/educationnal-neural-network-framework

Python implementation of an artificial neural network aimed at deeply mastering the underlying concepts that drive neural networks. This project is inspired by Andrej Karpathy and Russ Salakhutdinov.

Primary LanguageJupyter NotebookMIT LicenseMIT

Educational-Neural-Network

This project is a Python implementation of an artificial neural network framework aimed at deeply understanding the fundamental concepts behind neural networks and deep learning. This project is inspired by Andrej Karpathy and Russ Salakhutdinov, who strongly recommend implementing such frameworks for educational purposes.

This framework enable user to implemente train and test neural network architectures:

from neural_network.network import NeuralNetwork
from neural_network.layers.input_layer import InputLayer
from neural_network.layers.dense_layer import DenseLayer
from neural_network.layers.output_layer import OutputLayer

model = [
    InputLayer("input", 784),
    DenseLayer("hidden", 256, activation="relu"),
    DenseLayer("hidden", 128, activation="relu"),
    DenseLayer("hidden2", 32, activation="relu"),
    OutputLayer("output", 10, activation="softmax")
]

network = NeuralNetwork(model, opt="adam" , loss="cce")

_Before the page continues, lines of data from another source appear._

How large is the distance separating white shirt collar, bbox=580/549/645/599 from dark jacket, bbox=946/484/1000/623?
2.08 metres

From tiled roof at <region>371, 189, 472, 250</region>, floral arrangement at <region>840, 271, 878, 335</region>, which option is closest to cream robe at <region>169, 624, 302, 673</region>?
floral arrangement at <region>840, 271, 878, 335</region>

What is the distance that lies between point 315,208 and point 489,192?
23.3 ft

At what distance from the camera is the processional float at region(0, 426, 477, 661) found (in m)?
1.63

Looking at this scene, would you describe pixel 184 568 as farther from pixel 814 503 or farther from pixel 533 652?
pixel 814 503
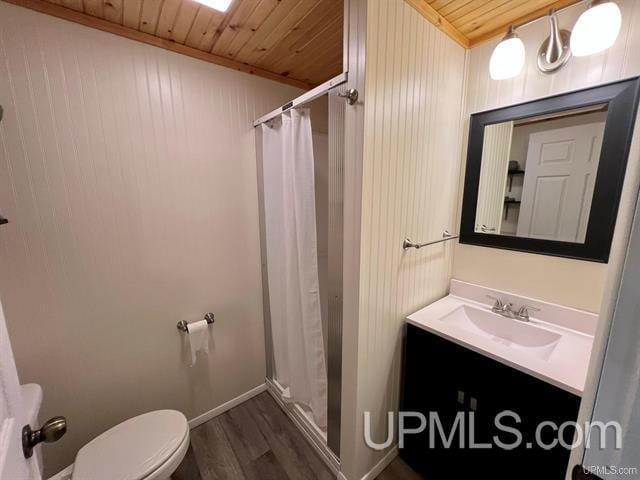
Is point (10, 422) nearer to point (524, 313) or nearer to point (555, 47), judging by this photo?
point (524, 313)

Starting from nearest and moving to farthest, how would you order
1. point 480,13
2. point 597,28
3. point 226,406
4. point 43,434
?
point 43,434 < point 597,28 < point 480,13 < point 226,406

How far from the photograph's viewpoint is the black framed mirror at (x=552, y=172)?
1119 millimetres

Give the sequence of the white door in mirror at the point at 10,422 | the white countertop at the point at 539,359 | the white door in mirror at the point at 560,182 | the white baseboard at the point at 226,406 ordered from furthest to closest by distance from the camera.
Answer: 1. the white baseboard at the point at 226,406
2. the white door in mirror at the point at 560,182
3. the white countertop at the point at 539,359
4. the white door in mirror at the point at 10,422

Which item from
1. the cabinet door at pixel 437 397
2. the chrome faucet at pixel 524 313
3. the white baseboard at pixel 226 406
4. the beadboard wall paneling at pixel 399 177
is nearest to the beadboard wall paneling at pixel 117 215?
the white baseboard at pixel 226 406

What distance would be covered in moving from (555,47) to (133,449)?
268 centimetres

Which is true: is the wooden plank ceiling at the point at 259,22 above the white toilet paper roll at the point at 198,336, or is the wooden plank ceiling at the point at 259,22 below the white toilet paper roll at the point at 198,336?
above

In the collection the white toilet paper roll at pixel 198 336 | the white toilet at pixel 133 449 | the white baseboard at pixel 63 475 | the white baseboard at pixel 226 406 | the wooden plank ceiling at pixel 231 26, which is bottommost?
the white baseboard at pixel 226 406

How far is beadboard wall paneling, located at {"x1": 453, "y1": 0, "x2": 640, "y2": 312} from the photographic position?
3.52 ft

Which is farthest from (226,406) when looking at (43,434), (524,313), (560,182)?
(560,182)

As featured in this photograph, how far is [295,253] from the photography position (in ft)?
5.22

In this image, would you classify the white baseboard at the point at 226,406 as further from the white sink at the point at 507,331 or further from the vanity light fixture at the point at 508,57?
the vanity light fixture at the point at 508,57

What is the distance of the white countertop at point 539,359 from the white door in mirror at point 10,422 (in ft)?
4.52

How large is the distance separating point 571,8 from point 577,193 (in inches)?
32.0

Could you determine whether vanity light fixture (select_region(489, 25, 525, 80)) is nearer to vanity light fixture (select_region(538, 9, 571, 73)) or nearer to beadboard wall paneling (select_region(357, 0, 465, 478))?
vanity light fixture (select_region(538, 9, 571, 73))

network.fit(samples=x_train, labels=y_train, batch_size=600, epochs=4)

network.validate(x_test, y_test)

Results on MNIST

As an educational project (focusing on my own mastery of deep learning concepts), this framework is primarily compatible with solving multi-class problems (>2). It was designed to address the problem of digit recognition using the MNIST database.

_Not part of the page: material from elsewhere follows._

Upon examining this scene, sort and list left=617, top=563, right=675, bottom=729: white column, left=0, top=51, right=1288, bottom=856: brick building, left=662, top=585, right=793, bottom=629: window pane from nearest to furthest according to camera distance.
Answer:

The results highlight the learning capabilities of the model.

The validation test shows accuracy ranging from 92-95%. Goal of this project was not to achieve 99% accuracy but decent learning capabilities, since this implementation is from scratch.

However, a test with a second, smaller dataset of hand-written digits formatted in the same way yields poorer results (shown bellow).

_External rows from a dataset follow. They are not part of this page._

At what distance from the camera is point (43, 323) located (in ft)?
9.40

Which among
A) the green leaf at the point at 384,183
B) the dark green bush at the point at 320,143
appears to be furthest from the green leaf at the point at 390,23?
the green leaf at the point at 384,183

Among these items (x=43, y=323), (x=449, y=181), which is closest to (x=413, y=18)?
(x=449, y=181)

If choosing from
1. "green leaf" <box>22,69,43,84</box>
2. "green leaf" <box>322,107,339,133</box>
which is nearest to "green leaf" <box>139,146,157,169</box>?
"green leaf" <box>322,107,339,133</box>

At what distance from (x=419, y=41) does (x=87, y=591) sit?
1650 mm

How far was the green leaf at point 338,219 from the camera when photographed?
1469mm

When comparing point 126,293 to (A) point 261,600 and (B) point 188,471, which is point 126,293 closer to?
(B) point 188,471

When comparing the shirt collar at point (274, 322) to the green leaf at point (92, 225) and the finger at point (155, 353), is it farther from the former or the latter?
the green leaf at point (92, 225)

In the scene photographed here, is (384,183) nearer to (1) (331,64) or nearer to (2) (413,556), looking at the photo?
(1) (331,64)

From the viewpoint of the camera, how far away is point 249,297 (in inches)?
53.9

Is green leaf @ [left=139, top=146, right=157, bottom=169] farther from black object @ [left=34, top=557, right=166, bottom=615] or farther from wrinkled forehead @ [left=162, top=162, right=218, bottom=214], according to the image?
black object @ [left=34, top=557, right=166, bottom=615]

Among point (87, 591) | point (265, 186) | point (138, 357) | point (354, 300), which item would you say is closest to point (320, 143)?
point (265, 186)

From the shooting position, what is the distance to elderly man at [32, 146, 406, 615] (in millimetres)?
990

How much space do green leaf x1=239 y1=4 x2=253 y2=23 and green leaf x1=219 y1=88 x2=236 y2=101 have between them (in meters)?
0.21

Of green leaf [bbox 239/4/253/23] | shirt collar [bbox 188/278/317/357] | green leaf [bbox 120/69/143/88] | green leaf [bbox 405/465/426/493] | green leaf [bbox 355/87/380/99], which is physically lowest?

I have not focused much on improving the results of this test since it is not the project's goal, but there is room for improvement, especially in data formatting more than in the neural network's capability. For more details on the data from the second validation test, see the notebook titled: image_extraction_for_devset_validation.ipynb.

The mnist_with_tensorflow.ipynb notebook compares this implementation with TensorFlow, a leading industry deep learning framework.

Areas for Improvement

  • Enhance the complexity of the framework by implementing additional types of layers such as Dropout, convolutions...
  • Improve the compatibility of activation functions, optimizers, and loss functions to enrich the framework.
  • Enable saving and loading a model (hyperparameters, weights, biases...).
  • Optimize memory and CPU usage (numpy, Cython...).